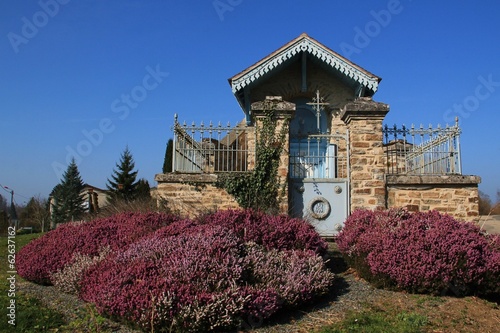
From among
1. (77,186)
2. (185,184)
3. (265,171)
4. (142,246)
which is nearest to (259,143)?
(265,171)

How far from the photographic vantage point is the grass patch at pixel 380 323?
3699 millimetres

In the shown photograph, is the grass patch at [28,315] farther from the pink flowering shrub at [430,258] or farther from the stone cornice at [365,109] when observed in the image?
the stone cornice at [365,109]

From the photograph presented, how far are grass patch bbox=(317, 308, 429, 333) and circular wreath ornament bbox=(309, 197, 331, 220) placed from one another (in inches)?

◇ ◇ ◇ ◇ ◇

● Work to be completed:
Copy out, word for word, the lines that start with the one containing "In the shown" and run through the last line.

● Reply to the exercise:
In the shown photograph, is the grass patch at [28,315] farther from the pink flowering shrub at [430,258] or farther from the stone cornice at [365,109] when observed in the image?
the stone cornice at [365,109]

From the photograph presented, how far are grass patch bbox=(317, 308, 429, 333) and circular wreath ornament bbox=(309, 197, 331, 220) placed from one another (in inches)?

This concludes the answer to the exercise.